**Instruction:**
Rewrite the passage of the article on the Flagstaff airport ad between "The Navy veteran" and "his wife Elise.", inclusive, replacing "Navy veteran" with "former sailor".

+++ Text +++

The Flagstaff, Arizona City Council that barred a local shooting range owner from taking out ads in the city’s airport, as he’s done for years, is now plotting a policy proposal that could permanently ban the licensed federal firearms dealer from marketing his business to tourists.
“It’s especially frustrating for us because it’s not a Second Amendment issue, it’s strictly a First Amendment issue,” Timberline Firearms & Training Founder and Owner Rob Wilson told The Federalist.
The Navy veteran founded Timberline, a “full service, retail store, training facility and indoor and outdoor shooting range,” in 2018 with his wife Elise.
By 2019, Wilson decided to tap into Flagstaff’s booming tourist market by taking out space for a video advertisement that runs on a 60-second loop in the lagstaff Pulliam Airport’s baggage claim “during peak tourist season.”
“We have about 5 million tourists a year that visit Flagstaff to go to the Grand Canyon, and many of them come through the airport,” Wilson explained. “This was running on the only video monitor in the airport that has anything on it, and it’s right over the baggage claim belt. While you’re sitting there, waiting for your baggage, this was all you got to see.”
The 10-second ad features the Timberline Firearms & Training logo, a picture of young people holding unloaded rifles, and a short clip of a shooter firing a weapon at the FFL’s indoor under the close supervision of Wilson.
By the end of every summer, the clip has played for a multitude of air travelers thousands of times. Wilson told The Federalist Timberline experienced an influx of interest every summer from people who encountered the airport ad.
“We get a significant number of tourists because oftentimes, they are coming from places where they can’t do anything like what we can experience here,” Wilson said.
Because the marketing was so “effective at capturing that tourist market,” Wilson renewed his contract with the airport every summer.
When Wilson tried to purchase the advertising space in the baggage claim this year in April, the airport denied it, citing a Flagstaff city ban on any ads that “represent, by language or graphics, violence, or antisocial behavior.”
“It’s an advertisement that has run thousands of times in that airport before and never generated any kind of controversy or certainly no one was injured as a result of a video ad,” Wilson said.
Shooting From The Hip
It was unclear who ultimately decided Wilson’s ad, the same which he ran for the last four years, suddenly did “not align with our advertising guidelines.”
“The bottom line from what we can tell is that somebody at city hall or somebody at the airport just didn’t want guns being shown, didn’t want people talking about guns, advertising guns, or exercising their free speech rights on that subject,” Goldwater Institue Staff Attorney John Thorpe told The Federalist.
Wilson attempted to appeal the decision before a record-breaking number of tourists flooded the Flagstaff area this summer, but his requests were repeatedly brushed off.
“They said, ‘We’re gonna rewrite our entire policy, so you’re just gonna have to wait until we do that. And that won’t go in front of the city council until September, so you’re just out of luck for the summer,’” Wilson said.
Around that same time, the Flagstaff city council began crafting a new airport advertising policy that bars businesses like Wilson’s from using marketing that “promotes, solicits, or markets … weapons, firearms, ammunition, or fireworks, or depicts such products, goods, or services.”

+++ Provided material +++

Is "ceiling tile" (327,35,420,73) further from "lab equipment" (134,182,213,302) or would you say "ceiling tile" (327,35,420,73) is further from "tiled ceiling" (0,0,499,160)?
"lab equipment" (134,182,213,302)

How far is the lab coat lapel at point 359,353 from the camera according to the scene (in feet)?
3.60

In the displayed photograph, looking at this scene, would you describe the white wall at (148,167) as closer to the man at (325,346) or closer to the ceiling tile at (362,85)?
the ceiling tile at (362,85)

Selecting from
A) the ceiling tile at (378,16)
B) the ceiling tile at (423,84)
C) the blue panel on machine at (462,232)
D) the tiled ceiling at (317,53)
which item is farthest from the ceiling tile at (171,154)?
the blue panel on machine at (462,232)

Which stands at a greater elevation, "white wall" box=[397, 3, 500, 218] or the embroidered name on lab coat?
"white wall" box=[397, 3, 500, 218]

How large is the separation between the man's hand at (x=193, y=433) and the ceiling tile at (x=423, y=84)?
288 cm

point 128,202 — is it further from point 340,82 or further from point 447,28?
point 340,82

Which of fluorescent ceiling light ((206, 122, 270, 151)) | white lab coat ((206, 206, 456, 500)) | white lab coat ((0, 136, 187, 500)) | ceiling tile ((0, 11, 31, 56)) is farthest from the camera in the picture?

+++

**Output for this task:**
The former sailor founded Timberline, a “full service, retail store, training facility and indoor and outdoor shooting range,” in 2018 with his wife Elise.